Qu’est ce que le camp de Rivesaltes ?

camp rivesaltes

Photomontage sur le thème « Rivesaltes, le camp de la France »

Propos de Nicolas Lebourg et Abderahmen Moumen recueillis par Julien Marion,  « Camp de Rivesaltes : une histoire française de la concentration », L’Indépendant, 14 avril 2014, p. 3.

L’Indépendant : Pourquoi ce camp est-il un observatoire de l’histoire du XXe siècle ?

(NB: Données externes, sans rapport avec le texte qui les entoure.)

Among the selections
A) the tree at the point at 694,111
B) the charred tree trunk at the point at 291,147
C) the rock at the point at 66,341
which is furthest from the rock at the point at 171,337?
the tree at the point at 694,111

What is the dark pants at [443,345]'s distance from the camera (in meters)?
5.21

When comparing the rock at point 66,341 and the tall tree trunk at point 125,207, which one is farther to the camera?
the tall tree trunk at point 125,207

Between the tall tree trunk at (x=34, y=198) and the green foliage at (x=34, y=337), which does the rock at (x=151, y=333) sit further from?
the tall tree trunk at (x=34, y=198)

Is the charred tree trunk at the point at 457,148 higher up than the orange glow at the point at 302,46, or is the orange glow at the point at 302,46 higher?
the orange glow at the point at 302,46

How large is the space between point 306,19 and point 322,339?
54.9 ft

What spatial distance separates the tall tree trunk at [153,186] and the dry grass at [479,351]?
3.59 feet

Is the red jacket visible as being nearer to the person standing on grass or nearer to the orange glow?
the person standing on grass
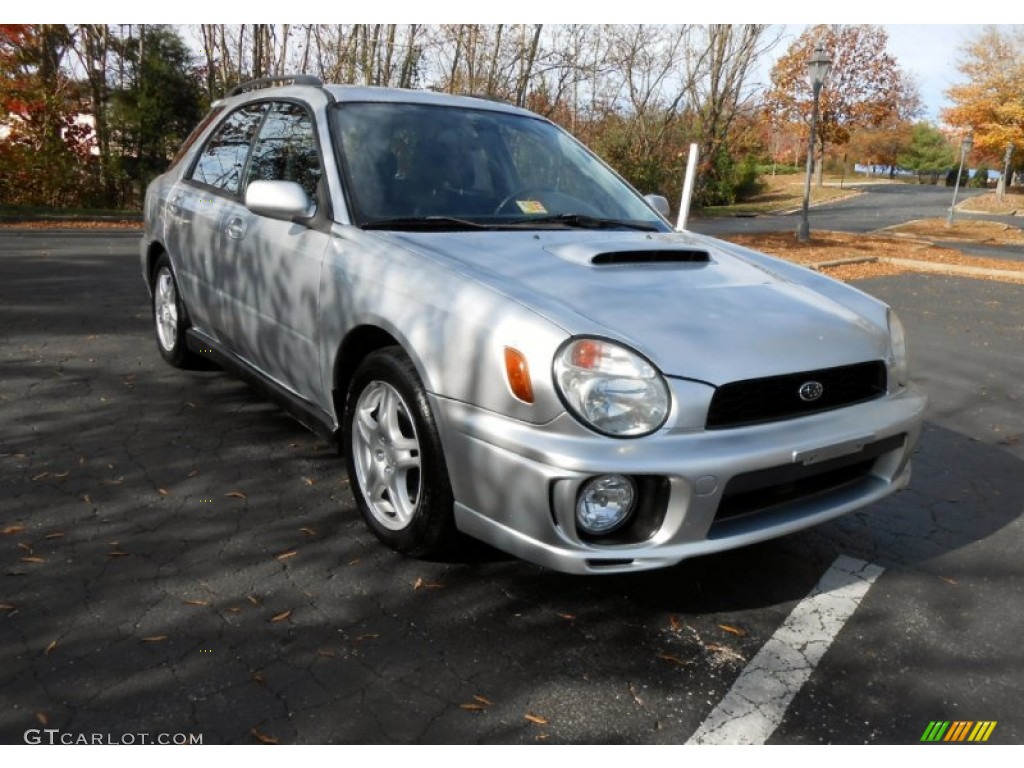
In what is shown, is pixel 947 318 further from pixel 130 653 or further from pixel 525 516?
pixel 130 653

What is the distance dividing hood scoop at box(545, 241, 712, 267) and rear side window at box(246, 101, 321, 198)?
1246 millimetres

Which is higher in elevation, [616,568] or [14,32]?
[14,32]

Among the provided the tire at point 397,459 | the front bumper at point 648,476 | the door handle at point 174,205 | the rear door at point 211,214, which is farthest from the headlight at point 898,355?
the door handle at point 174,205

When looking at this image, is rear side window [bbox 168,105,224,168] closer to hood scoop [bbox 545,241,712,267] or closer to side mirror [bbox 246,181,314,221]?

Nicolas Lebourg : Il y a trois manières d’interpréter un site qui a reçu des populations ostracisées de 1938 à 2007, deux que nous rejetons et une que nous proposons. Certains y voient une preuve que l’État français est en-soi une machine anti-minorités, que ce soit Vichy ou la République. Pour d’autres, c’est une succession de faits tragiques sans fil conducteur. Nous nous voyons une logique. Logique d’un basculement géopolitique de l’histoire : on interne des Européens (républicains espagnols, gitans, juifs, etc.) durant la première moitié du XX, puis on bascule sur un lien Nord-Sud (prisonniers du FLN, harkis, immigrés clandestins, etc.).

Ce camp c’est la rencontre entre une demande sociale autoritaire et une offre étatique de gestion technocratique des flux humains. C’est le lieu de la gestion coercitive des flux migratoires par un État bureaucratique dans une société qui se désintéresse des populations internées. Leur rejet à la périphérie fabrique du consensus social, car leurs conditions de vie sont inférieures aux couches sociales les plus paupérisées mais libres et nationales.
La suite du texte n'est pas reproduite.